Task statement
Answer these questions using the text on public-private partnerships:
1. What were the first models based on?
2. Between which years did developing countries have a sharp boom?
3. Who bears a disproportionate effect from expenditure cuts?

Extracted text
Por Belén Villegas
Non-resident investors, foreign banks, and global financial investors have steadily increased their penetration into developing countries since the 1990s. Likewise, in the last decades, many Latin American countries have launched public-private partnerships. At the outset, these models were based on public work concessions for highway construction; they were then extended to other infrastructures and public services, such as railroads, ports, hospitals, prisons, and public buildings, amongst others.
The number of PPPs has grown in recent years, sustained politically by two major discursive drivers.
On the one hand, the decrease in public income due to the financial restrictions of recent years caused by changes in the global economy. Many of the conditions that produced a sharp boom in developing countries between 2002 and 2012 have changed. There was a considerable fall in China’s demand and the monetary and trade policies of the USA contributed to downward price pressure on commodities (Erten and Ocampo, 2013). Additionally, most developing countries are experiencing rising debt servicing costs since 2012 (UNCTAD, 2020).
On the other hand, the fear of corruption and misuse of public money has paved the way for the growth of these alliances. Corruption by many Latin American left governments during the pink tide in the first two decades of the twenty-first century has driven arguments about the need to move towards greater “efficiency” and “transparency” which can allegedly be provided by the private sector.
Finally, the Covid-19 pandemic is now accentuating the trend towards PPPs even more, as a lack of revenues together with weak financial infrastructure (UNCTAD, 2020) makes responding to social and economic needs arising from the pandemic very challenging indeed.
Expenditure cuts triggered by constraints in fiscal revenues have a disproportionate effect on women and children (ECLAC, 2019; ECLAC, 2017). Since private investors seek a good financial return on their investment, they often tend to reduce the quality of services or increase tariffs. At the same time, PPPs payback costs often mean that governments have less money to spend on public services and infrastructure needed to support women’s rights.

Stored data:
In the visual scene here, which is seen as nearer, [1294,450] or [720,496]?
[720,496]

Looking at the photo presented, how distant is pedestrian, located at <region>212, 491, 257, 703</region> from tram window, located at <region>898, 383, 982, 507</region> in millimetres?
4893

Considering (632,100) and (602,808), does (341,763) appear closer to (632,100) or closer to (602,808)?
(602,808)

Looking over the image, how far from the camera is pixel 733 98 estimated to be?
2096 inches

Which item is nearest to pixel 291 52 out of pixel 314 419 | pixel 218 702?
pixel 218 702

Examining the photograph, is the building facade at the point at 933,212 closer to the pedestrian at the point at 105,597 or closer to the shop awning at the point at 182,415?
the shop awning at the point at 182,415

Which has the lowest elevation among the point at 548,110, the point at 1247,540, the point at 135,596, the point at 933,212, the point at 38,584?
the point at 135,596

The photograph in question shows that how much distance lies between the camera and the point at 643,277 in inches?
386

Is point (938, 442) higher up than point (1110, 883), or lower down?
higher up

Solution to this problem
1. Public work concessions for highway construction.
2. Between 2002 and 2012.
3. Women and children.